An Israeli legal rights group is suing two New Zealanders it blames for convincing pop singer Lorde to cancel her performance in Israel.
Shurat HaDin said on Wednesday that it had filed the suit in a Jerusalem court on behalf of three Israeli concert ticket-holders.
The group said the lawsuit is intended to give "real consequences to those who selectively target Israel and seek to impose an unjust and illegal boycott against the Jewish state".
The three Israelis are seeking about $13,000 in damages.
Lorde announced late last year that she was cancelling her planned June 2018 concert in Tel Aviv.
The two New Zealanders - one Jewish and one Palestinian - had appealed to the singer in an open letter to "join the artistic boycott of Israel".

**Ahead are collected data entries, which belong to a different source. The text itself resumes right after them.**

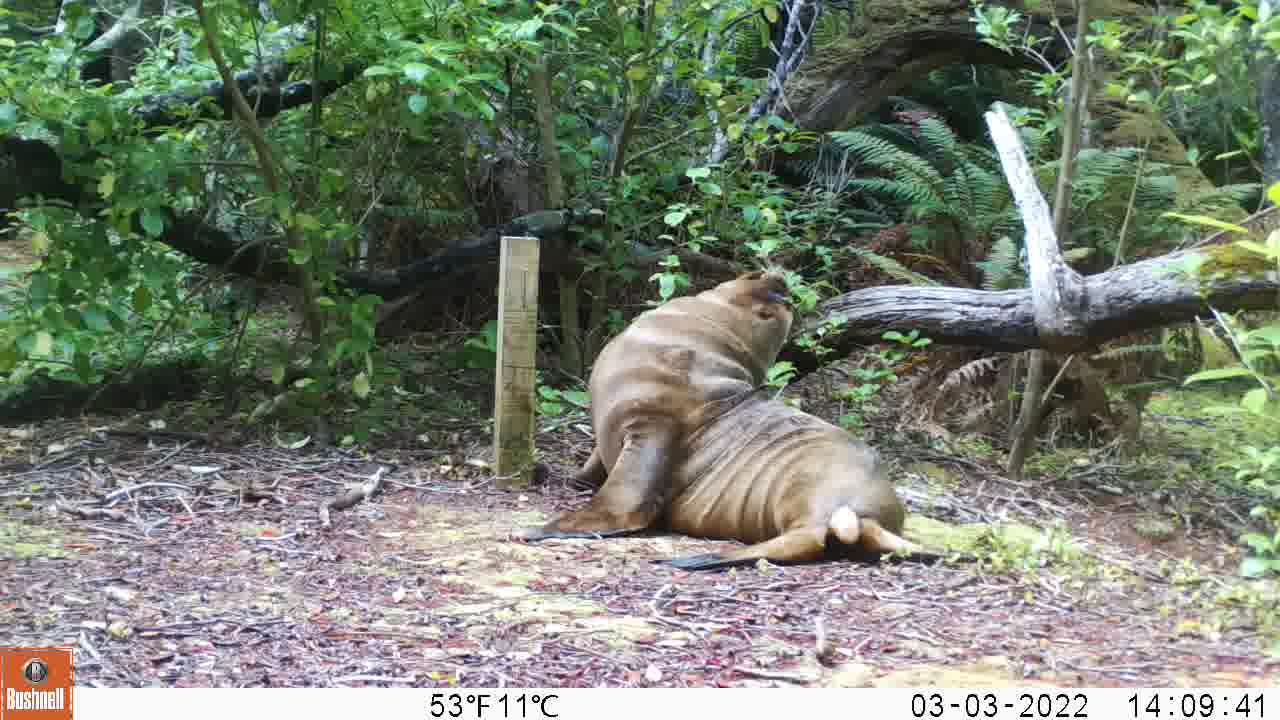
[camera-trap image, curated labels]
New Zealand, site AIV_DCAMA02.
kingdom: Animalia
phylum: Chordata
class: Mammalia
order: Carnivora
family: Otariidae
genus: Phocarctos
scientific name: Phocarctos hookeri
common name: new zealand sea lion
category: sealion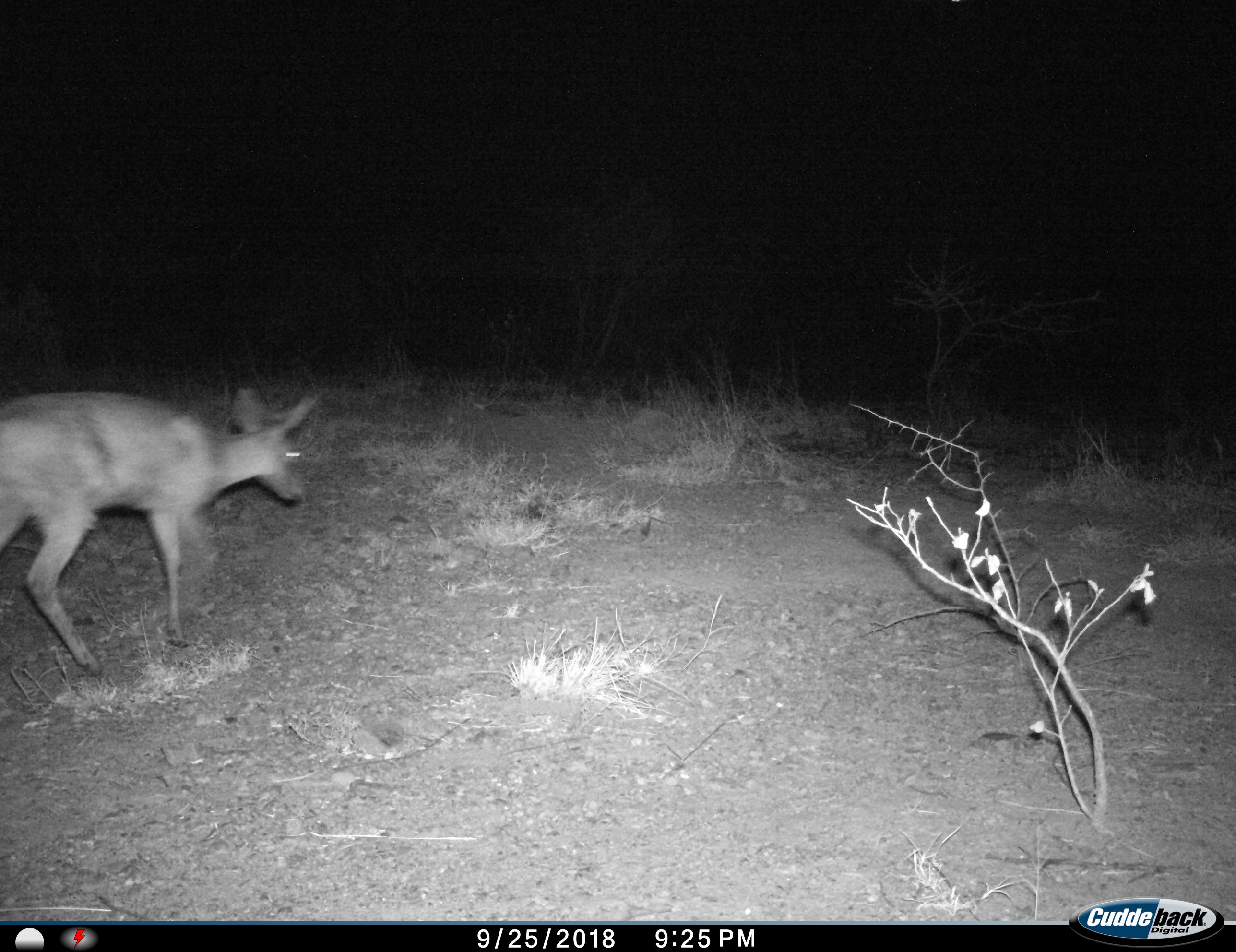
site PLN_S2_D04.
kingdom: Animalia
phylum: Chordata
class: Mammalia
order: Artiodactyla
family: Bovidae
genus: Sylvicapra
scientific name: Sylvicapra grimmia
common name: common duiker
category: duikercommongrey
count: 1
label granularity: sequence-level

Meanwhile, Lorde scribbled her thanks to fans back home for embracing her Grammy-nominated album, Melodrama.
Her handwritten thank-you note was published as an ad in The New Zealand Herald on Wednesday.
It has doodles honouring fellow Kiwi musicians as well as sightings of other attendees at the Grammy Awards ceremony in New York on Sunday night.

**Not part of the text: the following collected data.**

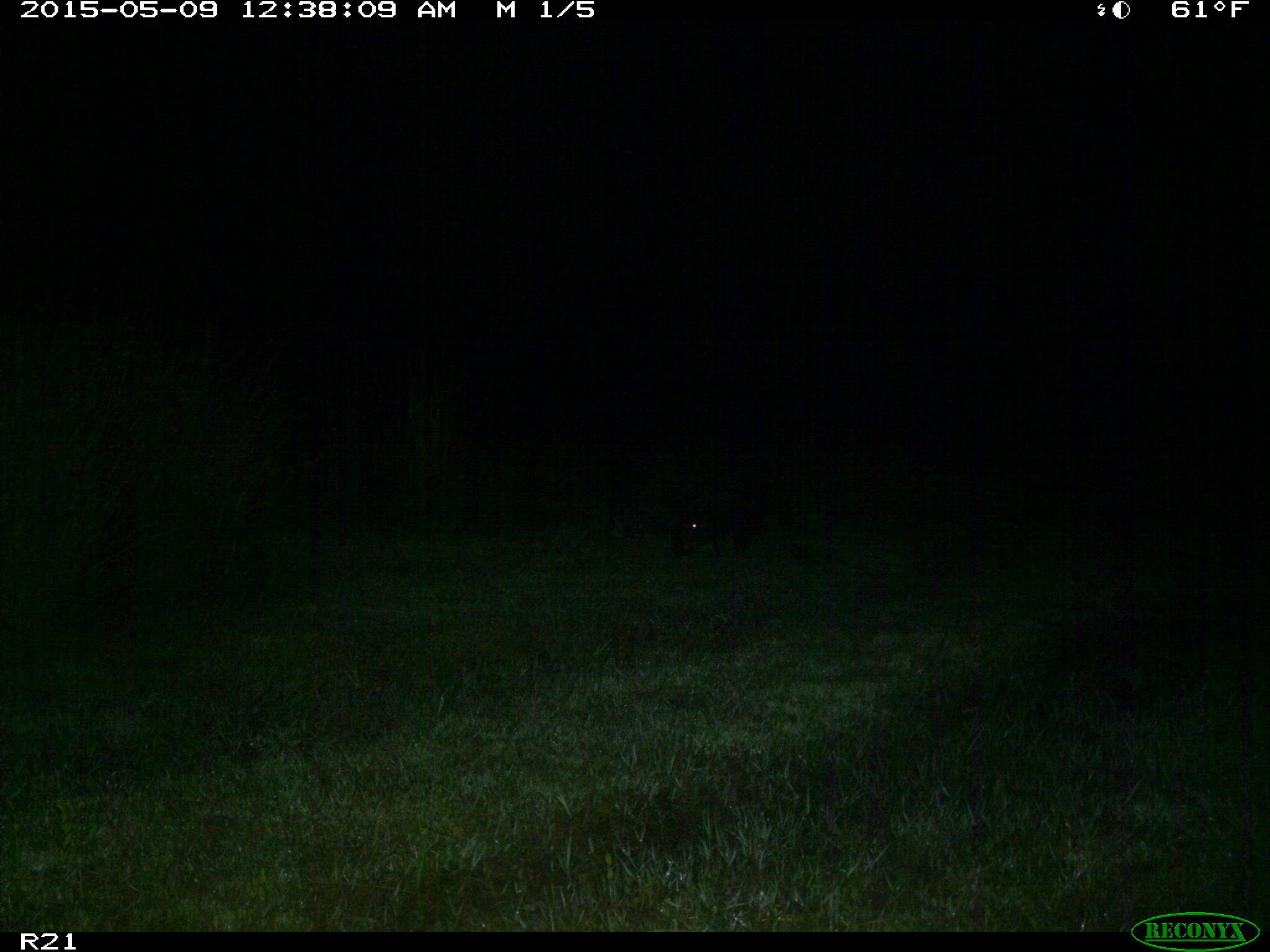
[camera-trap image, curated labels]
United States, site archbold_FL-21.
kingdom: Animalia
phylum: Chordata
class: Mammalia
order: Artiodactyla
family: Suidae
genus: Sus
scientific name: Sus scrofa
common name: wild boar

She also thanks them for believing in female musicians: "You set a beautiful precedent!"
Social media took her absence from the night's performances as a snub, since other album of the year nominees performed, as did classic rockers with no current nominations.
Recording Academy president Neil Portnow had said backstage that it was hard to have a balanced show, but later had to retract a comment that women had to "step up".